++++ Page text ++++

ConfigMap Creation (nifi.properties)

# operator/resources/configmap.py
from kubernetes import client
from jinja2 import Template
 
NIFI_PROPERTIES_TEMPLATE = """
# NiFi 2.x Properties (Generated by Operator)
# Web Properties
nifi.web.https.host=0.0.0.0
nifi.web.https.port=8443
nifi.web.proxy.host=
 
# Cluster Properties
nifi.cluster.is.node=true
nifi.cluster.node.address=NIFI_POD_NAME.{{ headless_service }}.NIFI_POD_NAMESPACE.svc.cluster.local
nifi.cluster.node.protocol.port=11443
nifi.cluster.node.protocol.max.threads={{ max_threads }}
nifi.cluster.flow.election.max.wait.time=1 min
nifi.cluster.flow.election.max.candidates={{ replicas }}
 
# Load Balancing
nifi.cluster.load.balance.host=NIFI_POD_NAME.{{ headless_service }}.NIFI_POD_NAMESPACE.svc.cluster.local
nifi.cluster.load.balance.port=6342
 
# Initial Node Identities (Kubernetes DNS-based)

++++

• **What you need to do**
Which port numbers does the NiFi properties template above assign, and which property sets each one?

++++ Exercise data ++++

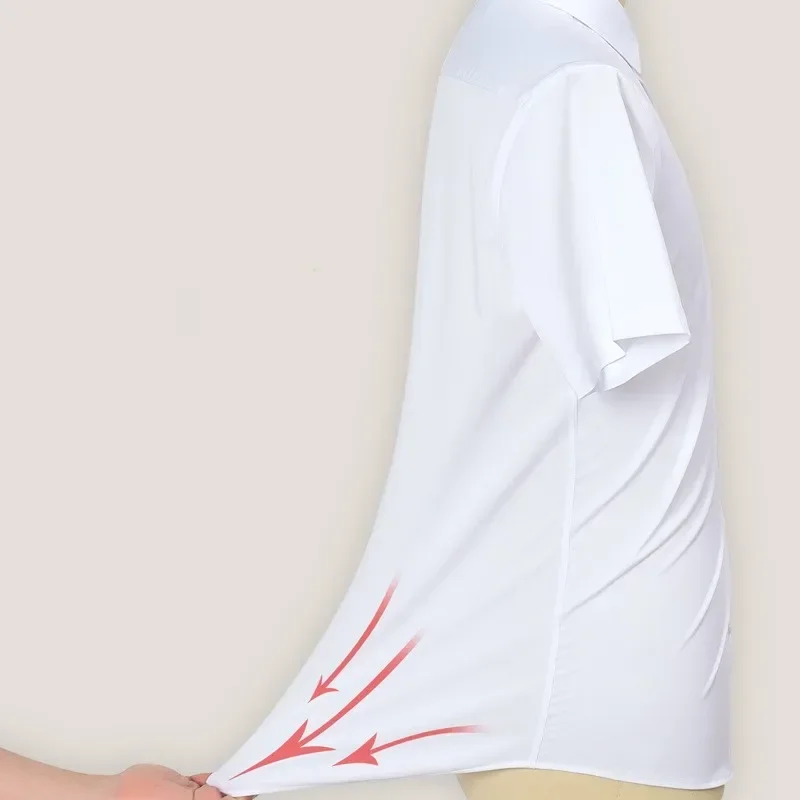 

Размер S ~ 6XL, непромокаемая мужская деловая рубашка с длинным рукавом, гидрофобная, нержавеющая, дышащая, необрастающая, облегающие рубашки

++++

• **Solution to this task**
- 8443: nifi.web.https.port
- 11443: nifi.cluster.node.protocol.port
- 6342: nifi.cluster.load.balance.port